-- Избранный отрывок --
========================================
Страна скифов по Геродоту делилась на ряд округов, во главе каждого из которых стоял начальник (номарх). По всей вероятности это были племенные территории, а номархами Геродот называет племенных, а не областных старейшин. 1 [14] Весьма вероятно, что «совет скифов», упоминание о котором мы находим у Геродота в рассказе о происхождении сарматов, 2 [15] представлял собой или общее собрание всех правомочных членов племени или только глав родов и патриархальных семей (старейшин). Племенные вожди выступают у Геродота также под наименованием базилевсов или царей. Повидимому, это были вожди не одного, а нескольких объединённых под их властью племён со своими вождями — номархами, или скептухами, как они называются в ольвийском декрете в честь Протогена и у Страбона. 3 [16] Описывая похороны скифского царя, Геродот говорит об участии в них не одного, а нескольких подвластных ему племён. 4 [17] Племенные вожди и родовые старейшины вероятно подразумеваются под теми «скифскими начальниками», которые в рассказе о Скиле выступают в качестве хранителей скифских традиций и обычаев и возбуждают народ против отступившего от них царя. 5 [18]

 

Некоторые исследователи, например М.И. Ростовцев, полагают, что в VI-V веках до н.э. существовала сильная скифская держава, распространявшаяся на весь европейский юг СССР и далее на запад: в Добруджу, в Болгарию, в Восточную Венгрию, вплоть до Восточной Пруссии (Феттерсфельде). Под покровительством этой могущественной державы будто бы только и могли возникнуть и расцвести среди грубых воинственных варваров греческие колонии. С IV в. начинается упадок и раздробление этого государства, в результате чего от громадной скифской империи ко II в. до н.э. уцелело только большое царство в Крыму. 6 [19]

 

Археологические данные и известия древних писателей со всей очевидностью показывают искусственность и необоснованность такого представления. В действительности, в VI-V вв. Северное Причерноморье занимали отдельные племена, или вовсе не связанные между собой или объединенные непрочными узами временной зависимости одного от другого или союза для того или иного совместного предприятия. Процесс консолидации их в территориальные военные обра-

(74/75)
========================================
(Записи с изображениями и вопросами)
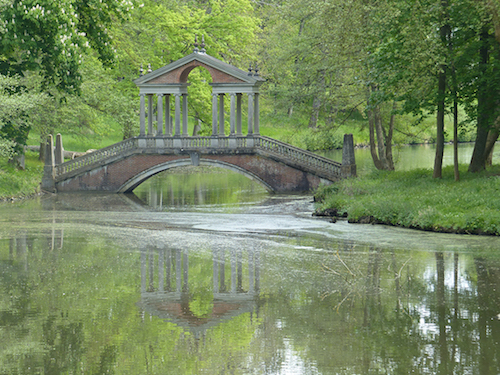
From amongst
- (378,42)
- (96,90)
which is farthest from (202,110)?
(378,42)

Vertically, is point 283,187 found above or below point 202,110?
below

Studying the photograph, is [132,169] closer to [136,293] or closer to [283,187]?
[283,187]

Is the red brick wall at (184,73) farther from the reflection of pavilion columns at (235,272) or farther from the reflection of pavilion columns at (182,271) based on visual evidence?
the reflection of pavilion columns at (235,272)

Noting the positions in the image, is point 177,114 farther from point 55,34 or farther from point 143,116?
point 55,34

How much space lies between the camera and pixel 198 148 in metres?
34.3

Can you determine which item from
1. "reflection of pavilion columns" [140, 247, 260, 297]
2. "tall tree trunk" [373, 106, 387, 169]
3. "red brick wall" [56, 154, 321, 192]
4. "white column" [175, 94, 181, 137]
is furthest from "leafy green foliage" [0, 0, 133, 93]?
"tall tree trunk" [373, 106, 387, 169]

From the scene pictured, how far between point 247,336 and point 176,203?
21677 mm

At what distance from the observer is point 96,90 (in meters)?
38.1

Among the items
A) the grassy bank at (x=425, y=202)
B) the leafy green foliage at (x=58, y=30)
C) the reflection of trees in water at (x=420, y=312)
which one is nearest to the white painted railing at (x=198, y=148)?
the grassy bank at (x=425, y=202)

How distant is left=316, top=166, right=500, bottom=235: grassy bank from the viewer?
19047mm

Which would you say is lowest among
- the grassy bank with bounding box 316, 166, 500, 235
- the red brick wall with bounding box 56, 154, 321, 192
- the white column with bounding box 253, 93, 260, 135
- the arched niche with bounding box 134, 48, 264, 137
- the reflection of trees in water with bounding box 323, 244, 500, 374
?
the reflection of trees in water with bounding box 323, 244, 500, 374

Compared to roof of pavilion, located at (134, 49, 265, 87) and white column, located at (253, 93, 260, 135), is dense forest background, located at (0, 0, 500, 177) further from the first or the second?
roof of pavilion, located at (134, 49, 265, 87)

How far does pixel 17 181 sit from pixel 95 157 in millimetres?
4150

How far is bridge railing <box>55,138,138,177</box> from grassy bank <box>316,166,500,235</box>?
12.8 meters
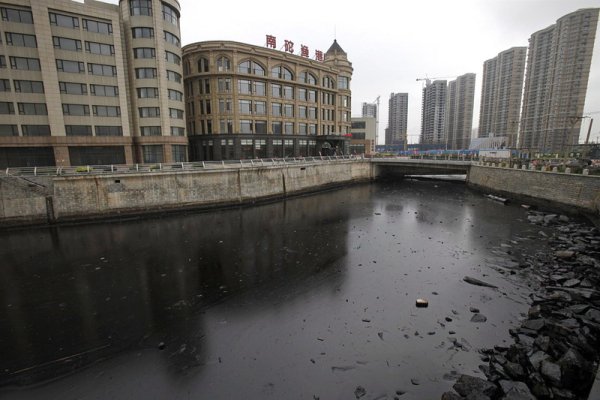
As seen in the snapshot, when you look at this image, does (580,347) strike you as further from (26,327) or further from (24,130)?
(24,130)

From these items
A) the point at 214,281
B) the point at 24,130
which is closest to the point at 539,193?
the point at 214,281

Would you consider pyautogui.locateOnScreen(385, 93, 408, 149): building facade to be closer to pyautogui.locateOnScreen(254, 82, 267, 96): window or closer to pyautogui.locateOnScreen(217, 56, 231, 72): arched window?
pyautogui.locateOnScreen(254, 82, 267, 96): window

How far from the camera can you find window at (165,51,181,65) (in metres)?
42.7

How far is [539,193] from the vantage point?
3456 cm

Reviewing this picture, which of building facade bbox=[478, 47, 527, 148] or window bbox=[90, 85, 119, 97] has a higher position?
building facade bbox=[478, 47, 527, 148]

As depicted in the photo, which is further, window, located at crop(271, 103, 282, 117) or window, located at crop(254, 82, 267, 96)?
window, located at crop(271, 103, 282, 117)

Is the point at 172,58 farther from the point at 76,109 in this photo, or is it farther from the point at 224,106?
the point at 76,109

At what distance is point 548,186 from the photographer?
33250 millimetres

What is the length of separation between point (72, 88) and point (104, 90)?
11.6 ft

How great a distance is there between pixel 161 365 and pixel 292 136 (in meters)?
54.3

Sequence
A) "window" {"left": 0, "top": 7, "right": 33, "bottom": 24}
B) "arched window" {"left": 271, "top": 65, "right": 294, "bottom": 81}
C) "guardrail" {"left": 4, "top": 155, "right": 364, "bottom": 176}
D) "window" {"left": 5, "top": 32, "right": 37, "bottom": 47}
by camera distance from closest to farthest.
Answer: "guardrail" {"left": 4, "top": 155, "right": 364, "bottom": 176}
"window" {"left": 0, "top": 7, "right": 33, "bottom": 24}
"window" {"left": 5, "top": 32, "right": 37, "bottom": 47}
"arched window" {"left": 271, "top": 65, "right": 294, "bottom": 81}

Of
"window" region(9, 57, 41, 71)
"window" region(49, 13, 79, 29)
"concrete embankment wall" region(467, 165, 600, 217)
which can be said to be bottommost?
"concrete embankment wall" region(467, 165, 600, 217)

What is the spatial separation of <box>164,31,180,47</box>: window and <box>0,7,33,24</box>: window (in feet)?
49.7

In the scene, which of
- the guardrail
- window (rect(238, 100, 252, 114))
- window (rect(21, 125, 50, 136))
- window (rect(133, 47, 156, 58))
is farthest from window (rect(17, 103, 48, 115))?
window (rect(238, 100, 252, 114))
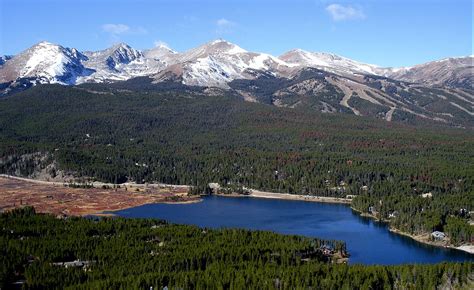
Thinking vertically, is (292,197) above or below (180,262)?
above

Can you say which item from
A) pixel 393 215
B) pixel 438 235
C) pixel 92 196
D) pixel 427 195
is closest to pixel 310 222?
pixel 393 215

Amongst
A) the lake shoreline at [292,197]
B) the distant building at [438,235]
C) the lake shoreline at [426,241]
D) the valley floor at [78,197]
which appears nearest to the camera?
the lake shoreline at [426,241]

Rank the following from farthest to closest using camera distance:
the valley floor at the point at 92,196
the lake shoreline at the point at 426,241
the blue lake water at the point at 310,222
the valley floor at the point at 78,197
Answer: the valley floor at the point at 92,196, the valley floor at the point at 78,197, the lake shoreline at the point at 426,241, the blue lake water at the point at 310,222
========================================
-- Задание --
Ответьте, пожалуйста, на вопросы по отрывку о скифах выше.
(a) Как Геродот называет начальника, стоявшего во главе каждого округа страны скифов?
(b) Что, по мнению исследователей вроде М.И. Ростовцева, уцелело от скифской империи ко II в. до н.э.?
(c) Кто в действительности занимал Северное Причерноморье в VI-V вв.?

-- Письменное решение --
(a) Номарх.
(b) Только большое царство в Крыму.
(c) Отдельные племена.